-- YOUR GOAL --
Extract every line of the material below and reproduce each one verbatim, with no changes.

● ● ●

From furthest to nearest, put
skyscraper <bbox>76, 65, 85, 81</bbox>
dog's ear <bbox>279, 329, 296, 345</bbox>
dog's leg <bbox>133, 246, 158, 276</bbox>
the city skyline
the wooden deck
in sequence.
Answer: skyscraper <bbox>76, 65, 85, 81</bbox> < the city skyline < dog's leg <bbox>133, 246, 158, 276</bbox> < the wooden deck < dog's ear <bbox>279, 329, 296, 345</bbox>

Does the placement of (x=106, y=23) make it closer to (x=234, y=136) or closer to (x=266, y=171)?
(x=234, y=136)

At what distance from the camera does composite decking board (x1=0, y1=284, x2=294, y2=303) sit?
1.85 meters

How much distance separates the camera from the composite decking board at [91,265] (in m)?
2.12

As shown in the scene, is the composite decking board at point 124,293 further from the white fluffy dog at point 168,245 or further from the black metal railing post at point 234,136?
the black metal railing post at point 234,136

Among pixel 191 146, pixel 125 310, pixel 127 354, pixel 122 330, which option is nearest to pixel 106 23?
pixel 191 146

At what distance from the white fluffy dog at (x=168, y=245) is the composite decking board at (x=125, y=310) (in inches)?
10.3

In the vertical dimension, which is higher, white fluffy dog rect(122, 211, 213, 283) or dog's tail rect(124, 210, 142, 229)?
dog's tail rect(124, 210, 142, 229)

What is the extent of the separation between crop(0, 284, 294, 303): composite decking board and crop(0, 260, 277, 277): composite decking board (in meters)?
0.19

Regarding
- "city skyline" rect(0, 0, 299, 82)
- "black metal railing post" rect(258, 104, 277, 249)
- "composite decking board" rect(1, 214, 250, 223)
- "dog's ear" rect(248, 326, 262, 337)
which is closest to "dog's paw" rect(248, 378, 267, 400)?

● ● ●

-- EXPECTED ANSWER --
From furthest to nearest, put
skyscraper <bbox>76, 65, 85, 81</bbox>
dog's ear <bbox>279, 329, 296, 345</bbox>
dog's leg <bbox>133, 246, 158, 276</bbox>
the city skyline
the wooden deck
in sequence.
Answer: skyscraper <bbox>76, 65, 85, 81</bbox> < the city skyline < dog's leg <bbox>133, 246, 158, 276</bbox> < the wooden deck < dog's ear <bbox>279, 329, 296, 345</bbox>

Does the placement of (x=106, y=23) make it closer to (x=234, y=136) or closer to (x=266, y=171)?
(x=234, y=136)

At what distance from the camera does composite decking board (x1=0, y1=284, x2=294, y2=303) sit?
1.85 meters

How much distance separates the camera from the composite decking board at [91,265] (in m)?
2.12

As shown in the scene, is the composite decking board at point 124,293 further from the white fluffy dog at point 168,245 or further from the black metal railing post at point 234,136?
the black metal railing post at point 234,136

Among pixel 191 146, pixel 125 310, pixel 127 354, pixel 122 330, which option is nearest to pixel 106 23?
pixel 191 146

At what distance from the white fluffy dog at (x=168, y=245) is the composite decking board at (x=125, y=310) (in inches)?
10.3

In the vertical dimension, which is higher, white fluffy dog rect(122, 211, 213, 283) or dog's tail rect(124, 210, 142, 229)?
dog's tail rect(124, 210, 142, 229)

What is the extent of the separation between crop(0, 284, 294, 303): composite decking board and crop(0, 260, 277, 277): composite decking board (in meters)?
0.19

Regarding
- "city skyline" rect(0, 0, 299, 82)
- "black metal railing post" rect(258, 104, 277, 249)
- "composite decking board" rect(1, 214, 250, 223)
- "dog's ear" rect(248, 326, 262, 337)
which is closest to "dog's paw" rect(248, 378, 267, 400)?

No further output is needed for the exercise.